## DIRECTIONS FOR THIS TASK
Revise the passage of the part-of-speech tagger thread that begins at "The standard statistical" and stops after "in whole sentences.", changing "POS" to "part-of-speech".

## BEGIN EXCERPT

You are viewing a plain text version of this content. The canonical link for it is here.
Posted to java-user@lucene.apache.org by zzzzz shalev <zz...@yahoo.com> on 2006/10/20 12:25:17 UTC

part of speech tagger

hello all,
   
    i would like to retrieve during query time, the part of speech of each word in a query,
  does anyone know of an implementation of a java part of speech api?
   
  thanks in advance,
   
   

 		
---------------------------------
Stay in the know. Pulse on the new Yahoo.com.  Check it out. 

Re: part of speech tagger

Posted by Grant Ingersoll <gs...@apache.org>.
Google Brill tagger or Brill part of speech tagger.  I believe there  
is a Java API.  It is trainable, as well.

-Grant

On Oct 20, 2006, at 6:25 AM, zzzzz shalev wrote:

> hello all,
>
>     i would like to retrieve during query time, the part of speech  
> of each word in a query,
>   does anyone know of an implementation of a java part of speech api?
>
>   thanks in advance,
>
>
>
>  		
> ---------------------------------
> Stay in the know. Pulse on the new Yahoo.com.  Check it out.

--------------------------
Grant Ingersoll
Sr. Software Engineer
Center for Natural Language Processing
Syracuse University
335 Hinds Hall
Syracuse, NY 13244
http://www.cnlp.org




---------------------------------------------------------------------
To unsubscribe, e-mail: java-user-unsubscribe@lucene.apache.org
For additional commands, e-mail: java-user-help@lucene.apache.org


Re: part of speech tagger

Posted by Bob Carpenter <ca...@alias-i.com>.
zzzzz shalev wrote:
> hello all,
>    
>     i would like to retrieve during query time, the part of speech of each word in a query,
>   does anyone know of an implementation of a java part of speech api?

The standard statistical POS taggers, such as
the ones recommended (Brill's, OpenNLP, LingPipe)
use syntactic context to disambiguate.   (Aramorph
is the exception.)  Some of them, such as ours (LingPipe),
can return multiple answers with confidence scores.

What they can't do is determine the part-of-speech
of words in a bag of words from a query.  So whether
this will work will depend on whether the queries
come in in whole sentences.

Most of these systems are trained on newswire, too,
so they won't do as well with questions, which have
different syntactic forms in most languages.

For instance, "run home" might be a verb (run)
and noun (home), or the query might be about baseball
and it's really two nouns, "run" and "home" (not to
be confused with "home run", which is a compound
noun with an idiomatic meaning in baseball).

- Bob

---------------------------------------------------------------------
To unsubscribe, e-mail: java-user-unsubscribe@lucene.apache.org
For additional commands, e-mail: java-user-help@lucene.apache.org


Re: part of speech tagger

Posted by Breck Baldwin <br...@alias-i.com>.

## END EXCERPT
## BEGIN EXTRACTED MATERIAL

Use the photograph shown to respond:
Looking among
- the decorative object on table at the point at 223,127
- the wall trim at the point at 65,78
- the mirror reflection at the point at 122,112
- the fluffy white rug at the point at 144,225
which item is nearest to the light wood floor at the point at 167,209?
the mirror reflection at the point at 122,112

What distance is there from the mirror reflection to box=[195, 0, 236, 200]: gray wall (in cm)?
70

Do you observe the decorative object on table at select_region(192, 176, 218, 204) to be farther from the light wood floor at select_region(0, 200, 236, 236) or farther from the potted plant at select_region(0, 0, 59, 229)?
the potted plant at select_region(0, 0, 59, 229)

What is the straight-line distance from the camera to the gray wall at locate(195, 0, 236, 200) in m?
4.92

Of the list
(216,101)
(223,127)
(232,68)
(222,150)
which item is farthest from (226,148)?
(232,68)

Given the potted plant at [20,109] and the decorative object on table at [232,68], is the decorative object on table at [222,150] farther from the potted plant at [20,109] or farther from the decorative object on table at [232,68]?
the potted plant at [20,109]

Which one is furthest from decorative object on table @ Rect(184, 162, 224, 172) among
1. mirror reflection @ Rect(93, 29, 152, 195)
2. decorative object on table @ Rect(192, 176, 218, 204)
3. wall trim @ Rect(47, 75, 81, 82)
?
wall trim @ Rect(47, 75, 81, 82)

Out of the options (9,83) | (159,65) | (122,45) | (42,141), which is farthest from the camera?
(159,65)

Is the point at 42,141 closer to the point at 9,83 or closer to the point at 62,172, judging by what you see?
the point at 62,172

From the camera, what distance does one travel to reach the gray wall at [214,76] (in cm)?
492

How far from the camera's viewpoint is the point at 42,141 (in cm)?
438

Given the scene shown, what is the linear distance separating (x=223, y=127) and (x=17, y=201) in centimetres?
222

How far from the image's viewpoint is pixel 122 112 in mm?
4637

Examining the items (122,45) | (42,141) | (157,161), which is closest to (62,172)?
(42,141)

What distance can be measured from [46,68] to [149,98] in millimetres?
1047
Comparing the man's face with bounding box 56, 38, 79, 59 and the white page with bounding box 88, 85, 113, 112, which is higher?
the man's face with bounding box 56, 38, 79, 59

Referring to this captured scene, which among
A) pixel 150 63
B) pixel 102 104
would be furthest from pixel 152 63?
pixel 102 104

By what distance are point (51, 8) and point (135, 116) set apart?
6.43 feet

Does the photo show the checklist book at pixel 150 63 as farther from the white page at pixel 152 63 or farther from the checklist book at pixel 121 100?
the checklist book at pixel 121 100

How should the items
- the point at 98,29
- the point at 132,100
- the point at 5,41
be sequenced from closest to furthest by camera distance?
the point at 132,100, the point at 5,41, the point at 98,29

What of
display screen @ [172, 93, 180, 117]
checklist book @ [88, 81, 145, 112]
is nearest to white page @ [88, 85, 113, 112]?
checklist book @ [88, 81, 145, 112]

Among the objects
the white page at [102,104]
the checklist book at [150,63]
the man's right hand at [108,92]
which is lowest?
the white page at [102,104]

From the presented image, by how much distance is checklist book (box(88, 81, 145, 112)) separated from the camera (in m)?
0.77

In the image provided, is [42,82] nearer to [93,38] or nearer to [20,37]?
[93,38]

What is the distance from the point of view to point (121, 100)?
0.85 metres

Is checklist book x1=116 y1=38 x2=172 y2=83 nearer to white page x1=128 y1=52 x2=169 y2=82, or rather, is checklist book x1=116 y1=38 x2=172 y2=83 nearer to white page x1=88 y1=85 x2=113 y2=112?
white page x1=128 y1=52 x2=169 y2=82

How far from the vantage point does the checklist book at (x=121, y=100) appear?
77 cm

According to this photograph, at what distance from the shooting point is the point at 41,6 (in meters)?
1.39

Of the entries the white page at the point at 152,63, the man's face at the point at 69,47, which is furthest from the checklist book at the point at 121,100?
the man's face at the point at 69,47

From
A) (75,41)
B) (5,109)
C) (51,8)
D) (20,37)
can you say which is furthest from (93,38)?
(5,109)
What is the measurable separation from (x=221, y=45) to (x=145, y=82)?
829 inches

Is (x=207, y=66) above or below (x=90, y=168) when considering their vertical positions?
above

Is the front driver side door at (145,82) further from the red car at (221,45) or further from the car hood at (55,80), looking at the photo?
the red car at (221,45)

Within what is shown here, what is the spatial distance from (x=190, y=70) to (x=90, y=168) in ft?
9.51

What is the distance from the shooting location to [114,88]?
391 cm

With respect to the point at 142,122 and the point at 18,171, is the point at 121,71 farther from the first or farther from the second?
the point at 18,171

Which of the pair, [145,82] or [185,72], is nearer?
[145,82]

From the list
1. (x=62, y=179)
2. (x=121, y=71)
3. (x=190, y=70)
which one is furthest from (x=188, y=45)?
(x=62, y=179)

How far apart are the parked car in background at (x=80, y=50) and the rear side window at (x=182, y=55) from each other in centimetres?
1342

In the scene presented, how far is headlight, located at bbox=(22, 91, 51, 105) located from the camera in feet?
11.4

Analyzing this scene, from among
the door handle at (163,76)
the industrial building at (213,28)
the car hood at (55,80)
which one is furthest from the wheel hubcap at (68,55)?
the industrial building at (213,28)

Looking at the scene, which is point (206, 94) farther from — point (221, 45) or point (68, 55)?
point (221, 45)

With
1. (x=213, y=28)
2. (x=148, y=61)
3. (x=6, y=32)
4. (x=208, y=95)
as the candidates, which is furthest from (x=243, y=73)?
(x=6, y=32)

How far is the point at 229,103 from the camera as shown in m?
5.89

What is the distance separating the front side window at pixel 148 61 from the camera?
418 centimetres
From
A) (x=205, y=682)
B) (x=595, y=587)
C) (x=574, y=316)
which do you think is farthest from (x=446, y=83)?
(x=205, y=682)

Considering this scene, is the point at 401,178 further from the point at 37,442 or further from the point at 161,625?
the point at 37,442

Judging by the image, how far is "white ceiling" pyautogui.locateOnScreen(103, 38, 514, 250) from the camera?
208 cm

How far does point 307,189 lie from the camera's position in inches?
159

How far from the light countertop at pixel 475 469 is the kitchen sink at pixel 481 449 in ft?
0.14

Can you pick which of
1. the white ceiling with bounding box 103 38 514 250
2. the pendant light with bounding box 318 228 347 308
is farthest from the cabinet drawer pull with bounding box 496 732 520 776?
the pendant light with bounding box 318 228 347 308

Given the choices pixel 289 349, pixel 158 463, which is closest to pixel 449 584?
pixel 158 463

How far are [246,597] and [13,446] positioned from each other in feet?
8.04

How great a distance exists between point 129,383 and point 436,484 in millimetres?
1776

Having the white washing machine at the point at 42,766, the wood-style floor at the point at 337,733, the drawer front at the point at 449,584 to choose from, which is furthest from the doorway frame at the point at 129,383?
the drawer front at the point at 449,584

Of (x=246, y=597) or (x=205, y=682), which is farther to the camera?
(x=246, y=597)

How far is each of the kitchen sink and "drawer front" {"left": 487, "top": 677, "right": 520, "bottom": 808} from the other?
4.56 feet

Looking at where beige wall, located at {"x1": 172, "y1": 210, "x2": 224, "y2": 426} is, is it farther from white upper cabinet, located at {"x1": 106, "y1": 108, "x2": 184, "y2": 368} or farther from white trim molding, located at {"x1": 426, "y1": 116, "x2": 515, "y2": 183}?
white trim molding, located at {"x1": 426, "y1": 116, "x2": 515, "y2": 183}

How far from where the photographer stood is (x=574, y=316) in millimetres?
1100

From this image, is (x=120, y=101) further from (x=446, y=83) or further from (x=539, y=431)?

## END EXTRACTED MATERIAL

## FULL OUTPUT
The standard statistical part-of-speech taggers, such as
the ones recommended (Brill's, OpenNLP, LingPipe)
use syntactic context to disambiguate.   (Aramorph
is the exception.)  Some of them, such as ours (LingPipe),
can return multiple answers with confidence scores.

What they can't do is determine the part-of-speech
of words in a bag of words from a query.  So whether
this will work will depend on whether the queries
come in in whole sentences.